◆ TEKST DOKUMENTU ◆
-*-*-

|
Chcesz wiedzieć więcej? Zamów dobrą książkę. Propozycje Racjonalisty: | | |
|
|
|
|
« Społeczeństwo Co gra w duszy polskiej? [1] Autor tekstu: Marcin Punpur
"Naród polski
nie umarł, ciało jego leży w grobie,
a dusza jego zstąpiła z ziemi, to jest z życia publicznego,
do otchłani, to jest do życia domowego ludów cierpiących
niewolę w kraju i za krajem".
A. Mickiewicz
Jestem osobą
niewierzącą. To znaczy nie taką, która, jak można często usłyszeć „w nic nie
wierzy", tylko taką, która stara się nie przyjmować niczego na wiarę. Pana Boga
nie przyjmuję, bo niestety nie miałem okazji go poznać, a ci którzy doznali
takiej łaski, jakoś mnie nie przekonują. Z tych samych powodów nie wierzę w duszę, a tym bardziej w duszę nieśmiertelną, co to niby gdzieś tam w zaświatach ma
wieczne bytowanie. Dlatego też pisanie o duszy narodowej przychodzi mi niełatwo.
Jeśli jednak mieszka się w Polsce trudno pozostać obojętnym na jej wdzięki.

-*-*-

◆ POZYCJE ZBIORU DANYCH ◆
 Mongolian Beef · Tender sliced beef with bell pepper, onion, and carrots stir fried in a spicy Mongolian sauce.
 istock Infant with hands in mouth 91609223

-*-*-

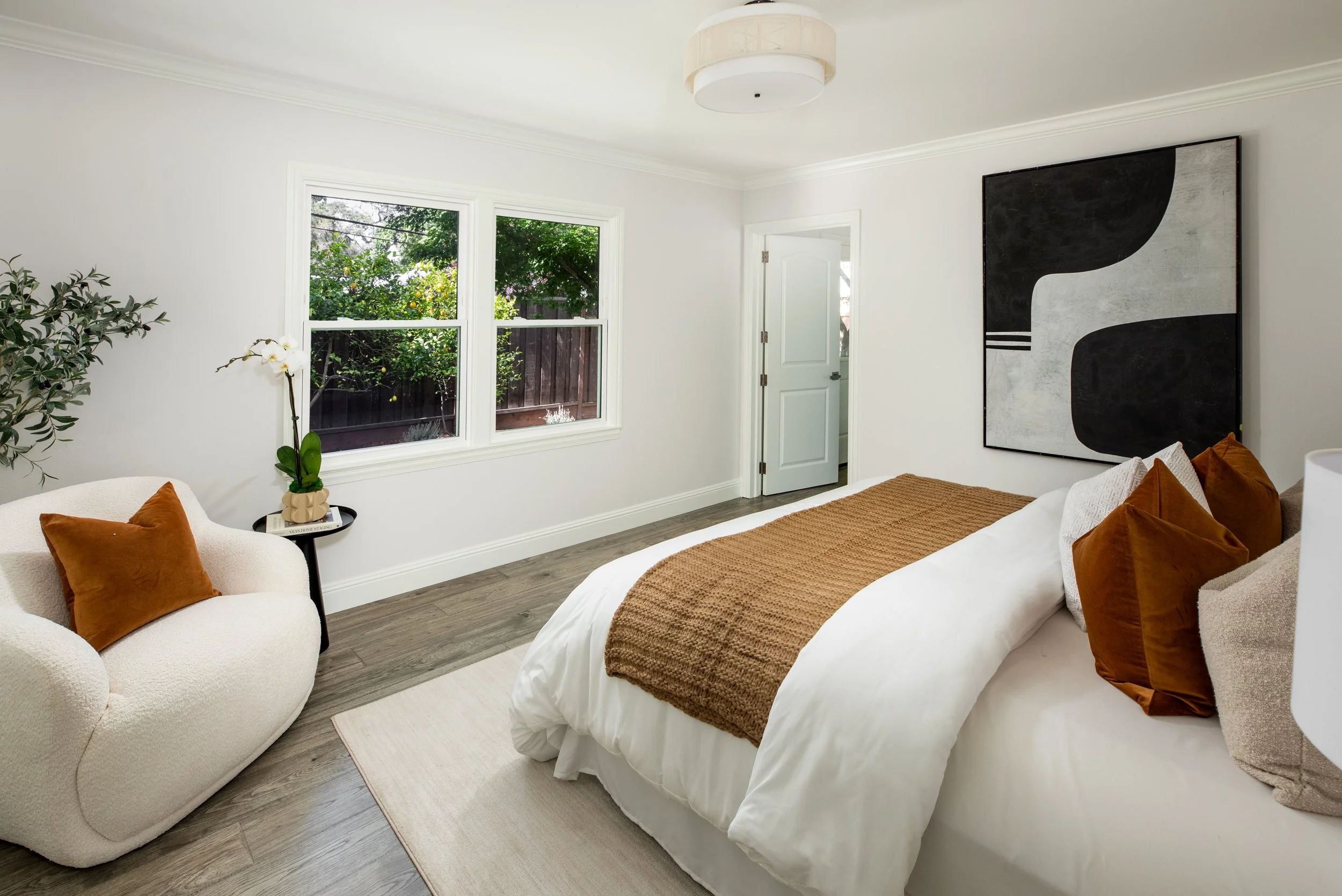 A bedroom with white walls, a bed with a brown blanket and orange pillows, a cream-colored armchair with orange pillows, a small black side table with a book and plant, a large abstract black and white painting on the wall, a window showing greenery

-*-*-

◆ DO ZROBIENIA ◆
1. Dlaczego autor tekstu o duszy polskiej nie przyjmuje Pana Boga?
2. Przepisz wiernie fragment tekstu o duszy polskiej od słów „A. Mickiewicz” aż do słów „na jej wdzięki.” włącznie.

◆ ODPOWIEDZI PISEMNE ◆
1. Ponieważ nie miał okazji go poznać, a ci, którzy doznali takiej łaski, jakoś go nie przekonują.

2.
A. Mickiewicz
Jestem osobą
niewierzącą. To znaczy nie taką, która, jak można często usłyszeć „w nic nie
wierzy", tylko taką, która stara się nie przyjmować niczego na wiarę. Pana Boga
nie przyjmuję, bo niestety nie miałem okazji go poznać, a ci którzy doznali
takiej łaski, jakoś mnie nie przekonują. Z tych samych powodów nie wierzę w duszę, a tym bardziej w duszę nieśmiertelną, co to niby gdzieś tam w zaświatach ma
wieczne bytowanie. Dlatego też pisanie o duszy narodowej przychodzi mi niełatwo.
Jeśli jednak mieszka się w Polsce trudno pozostać obojętnym na jej wdzięki.